- _Assignment_
Every single line below has to be printed once more, exactly.

:: Material for this exercise ::

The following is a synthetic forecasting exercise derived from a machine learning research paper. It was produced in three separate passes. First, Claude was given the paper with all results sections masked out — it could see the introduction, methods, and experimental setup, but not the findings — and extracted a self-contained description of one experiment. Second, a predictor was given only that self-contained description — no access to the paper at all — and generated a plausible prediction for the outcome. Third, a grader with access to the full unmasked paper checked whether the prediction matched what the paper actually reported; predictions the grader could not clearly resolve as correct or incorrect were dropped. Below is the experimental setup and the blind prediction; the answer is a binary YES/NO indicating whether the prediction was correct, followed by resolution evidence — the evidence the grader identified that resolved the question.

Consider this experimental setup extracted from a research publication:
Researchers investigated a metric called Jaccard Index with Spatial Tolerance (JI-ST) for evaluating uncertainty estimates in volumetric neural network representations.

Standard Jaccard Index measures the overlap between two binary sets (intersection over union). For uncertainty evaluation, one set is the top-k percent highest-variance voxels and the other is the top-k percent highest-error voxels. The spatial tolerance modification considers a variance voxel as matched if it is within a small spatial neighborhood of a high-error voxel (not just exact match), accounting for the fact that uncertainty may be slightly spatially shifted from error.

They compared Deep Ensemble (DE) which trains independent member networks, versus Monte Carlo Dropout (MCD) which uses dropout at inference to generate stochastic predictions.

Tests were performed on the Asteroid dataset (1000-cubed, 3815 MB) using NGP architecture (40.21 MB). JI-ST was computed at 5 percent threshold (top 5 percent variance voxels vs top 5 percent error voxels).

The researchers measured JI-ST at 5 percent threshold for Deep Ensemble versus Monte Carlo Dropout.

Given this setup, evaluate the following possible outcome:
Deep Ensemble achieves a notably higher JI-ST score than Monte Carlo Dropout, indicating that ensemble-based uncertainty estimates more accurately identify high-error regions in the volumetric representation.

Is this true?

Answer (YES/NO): YES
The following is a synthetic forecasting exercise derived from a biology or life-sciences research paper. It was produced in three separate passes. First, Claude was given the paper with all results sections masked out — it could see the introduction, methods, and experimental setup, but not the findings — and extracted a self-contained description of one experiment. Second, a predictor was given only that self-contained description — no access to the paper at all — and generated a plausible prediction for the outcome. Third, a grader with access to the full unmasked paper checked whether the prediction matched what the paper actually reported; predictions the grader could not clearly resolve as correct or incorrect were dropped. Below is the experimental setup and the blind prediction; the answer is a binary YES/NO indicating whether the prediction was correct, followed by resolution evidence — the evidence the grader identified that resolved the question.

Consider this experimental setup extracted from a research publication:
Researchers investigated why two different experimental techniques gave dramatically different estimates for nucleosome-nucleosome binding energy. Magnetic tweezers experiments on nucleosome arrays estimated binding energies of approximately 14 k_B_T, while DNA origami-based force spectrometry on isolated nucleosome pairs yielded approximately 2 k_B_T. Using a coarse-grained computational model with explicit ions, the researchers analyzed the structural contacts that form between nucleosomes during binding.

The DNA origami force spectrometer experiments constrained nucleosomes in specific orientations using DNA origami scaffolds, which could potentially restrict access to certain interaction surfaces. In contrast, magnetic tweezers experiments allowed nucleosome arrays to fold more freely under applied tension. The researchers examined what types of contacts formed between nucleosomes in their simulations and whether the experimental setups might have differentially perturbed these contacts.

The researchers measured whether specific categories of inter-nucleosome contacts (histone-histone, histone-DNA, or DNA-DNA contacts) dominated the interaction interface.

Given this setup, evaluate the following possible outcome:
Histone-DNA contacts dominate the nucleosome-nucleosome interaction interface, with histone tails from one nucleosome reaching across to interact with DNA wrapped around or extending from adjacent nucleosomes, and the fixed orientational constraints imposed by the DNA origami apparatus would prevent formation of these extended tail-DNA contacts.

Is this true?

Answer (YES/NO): YES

:::

- _Answer section_
The following is a synthetic forecasting exercise derived from a machine learning research paper. It was produced in three separate passes. First, Claude was given the paper with all results sections masked out — it could see the introduction, methods, and experimental setup, but not the findings — and extracted a self-contained description of one experiment. Second, a predictor was given only that self-contained description — no access to the paper at all — and generated a plausible prediction for the outcome. Third, a grader with access to the full unmasked paper checked whether the prediction matched what the paper actually reported; predictions the grader could not clearly resolve as correct or incorrect were dropped. Below is the experimental setup and the blind prediction; the answer is a binary YES/NO indicating whether the prediction was correct, followed by resolution evidence — the evidence the grader identified that resolved the question.

Consider this experimental setup extracted from a research publication:
Researchers investigated a metric called Jaccard Index with Spatial Tolerance (JI-ST) for evaluating uncertainty estimates in volumetric neural network representations.

Standard Jaccard Index measures the overlap between two binary sets (intersection over union). For uncertainty evaluation, one set is the top-k percent highest-variance voxels and the other is the top-k percent highest-error voxels. The spatial tolerance modification considers a variance voxel as matched if it is within a small spatial neighborhood of a high-error voxel (not just exact match), accounting for the fact that uncertainty may be slightly spatially shifted from error.

They compared Deep Ensemble (DE) which trains independent member networks, versus Monte Carlo Dropout (MCD) which uses dropout at inference to generate stochastic predictions.

Tests were performed on the Asteroid dataset (1000-cubed, 3815 MB) using NGP architecture (40.21 MB). JI-ST was computed at 5 percent threshold (top 5 percent variance voxels vs top 5 percent error voxels).

The researchers measured JI-ST at 5 percent threshold for Deep Ensemble versus Monte Carlo Dropout.

Given this setup, evaluate the following possible outcome:
Deep Ensemble achieves a notably higher JI-ST score than Monte Carlo Dropout, indicating that ensemble-based uncertainty estimates more accurately identify high-error regions in the volumetric representation.

Is this true?

Answer (YES/NO): YES
The following is a synthetic forecasting exercise derived from a biology or life-sciences research paper. It was produced in three separate passes. First, Claude was given the paper with all results sections masked out — it could see the introduction, methods, and experimental setup, but not the findings — and extracted a self-contained description of one experiment. Second, a predictor was given only that self-contained description — no access to the paper at all — and generated a plausible prediction for the outcome. Third, a grader with access to the full unmasked paper checked whether the prediction matched what the paper actually reported; predictions the grader could not clearly resolve as correct or incorrect were dropped. Below is the experimental setup and the blind prediction; the answer is a binary YES/NO indicating whether the prediction was correct, followed by resolution evidence — the evidence the grader identified that resolved the question.

Consider this experimental setup extracted from a research publication:
Researchers investigated why two different experimental techniques gave dramatically different estimates for nucleosome-nucleosome binding energy. Magnetic tweezers experiments on nucleosome arrays estimated binding energies of approximately 14 k_B_T, while DNA origami-based force spectrometry on isolated nucleosome pairs yielded approximately 2 k_B_T. Using a coarse-grained computational model with explicit ions, the researchers analyzed the structural contacts that form between nucleosomes during binding.

The DNA origami force spectrometer experiments constrained nucleosomes in specific orientations using DNA origami scaffolds, which could potentially restrict access to certain interaction surfaces. In contrast, magnetic tweezers experiments allowed nucleosome arrays to fold more freely under applied tension. The researchers examined what types of contacts formed between nucleosomes in their simulations and whether the experimental setups might have differentially perturbed these contacts.

The researchers measured whether specific categories of inter-nucleosome contacts (histone-histone, histone-DNA, or DNA-DNA contacts) dominated the interaction interface.

Given this setup, evaluate the following possible outcome:
Histone-DNA contacts dominate the nucleosome-nucleosome interaction interface, with histone tails from one nucleosome reaching across to interact with DNA wrapped around or extending from adjacent nucleosomes, and the fixed orientational constraints imposed by the DNA origami apparatus would prevent formation of these extended tail-DNA contacts.

Is this true?

Answer (YES/NO): YES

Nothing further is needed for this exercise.